Stavanger’s example may seem surprising to some, given that Norway is not a member of the European Union, however, on 24 September this year, the European Commission announced that Iceland and Norway are now Associate States to the Horizon Europe program. That means that they can apply for funding under the same conditions as EU member states.

Vera Winthagen (Joint Research Centre) and Laura Hetel (DG RTD) spoke as representatives for the New European Bauhaus. And they assured some of the UK workshop participants that once a deal has been formalized between the UK and the EU, the same conditions would also be available to the bloc’s former member.

They also explained that cities can contribute in three ways to the initiative: by applying for one of the 24 calls, by joining a community in a Lab (becoming a sponsor or a host to specific processes) or by participating in the NEB Festival scheduled to take place in the spring of next year.

The New European Bauhaus is meant to add a significant contribution to one of the EU Missions, namely the one aiming to achieve 100 Climate-Neutral and Smart Cities by 2030. In that regard, Laura Hetel addressed participants’ queries by writing in the comments section:

For the Cities Mission, we will open a call for expression of interest addressed to cities in mid-November.
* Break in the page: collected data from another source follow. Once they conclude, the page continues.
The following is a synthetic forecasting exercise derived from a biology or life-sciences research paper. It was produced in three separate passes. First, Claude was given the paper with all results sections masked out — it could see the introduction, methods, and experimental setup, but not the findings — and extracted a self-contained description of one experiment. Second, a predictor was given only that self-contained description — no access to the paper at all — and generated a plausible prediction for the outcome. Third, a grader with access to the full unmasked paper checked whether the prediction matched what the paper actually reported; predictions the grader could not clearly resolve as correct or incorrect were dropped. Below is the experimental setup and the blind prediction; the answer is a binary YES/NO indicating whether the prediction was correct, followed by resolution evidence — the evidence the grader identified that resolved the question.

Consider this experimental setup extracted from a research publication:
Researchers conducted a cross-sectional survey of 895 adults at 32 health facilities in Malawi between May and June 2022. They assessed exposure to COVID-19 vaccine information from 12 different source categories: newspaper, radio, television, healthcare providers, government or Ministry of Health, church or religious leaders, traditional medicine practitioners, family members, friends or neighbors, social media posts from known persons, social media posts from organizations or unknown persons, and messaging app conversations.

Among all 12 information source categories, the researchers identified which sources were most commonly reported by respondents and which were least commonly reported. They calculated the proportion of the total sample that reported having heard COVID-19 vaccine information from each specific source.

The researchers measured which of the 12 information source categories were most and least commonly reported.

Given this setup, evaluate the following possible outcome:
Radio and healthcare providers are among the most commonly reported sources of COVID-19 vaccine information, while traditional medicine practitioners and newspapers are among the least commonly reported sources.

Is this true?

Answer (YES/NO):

The cities will fill in a questionnaire detailing their climate action baseline, the level and makeup of the local support for climate action, as well as their vision and commitments for 2030.

Once accepted into the mission, the cities will work with the Mission Platform (, just launched on 1 October), to develop the Climate City Contract and start implementing it.

Think of the lighthouse demonstrators as a preview of what "could be". While we know we will not be able to fund demonstrators in 100 cities, we think that it is important to provide inspiring examples that can spur action.

We hope that the demonstrators will inspire action and trigger additional funding for NEB projects at EU level, but also national, regional and local levels.”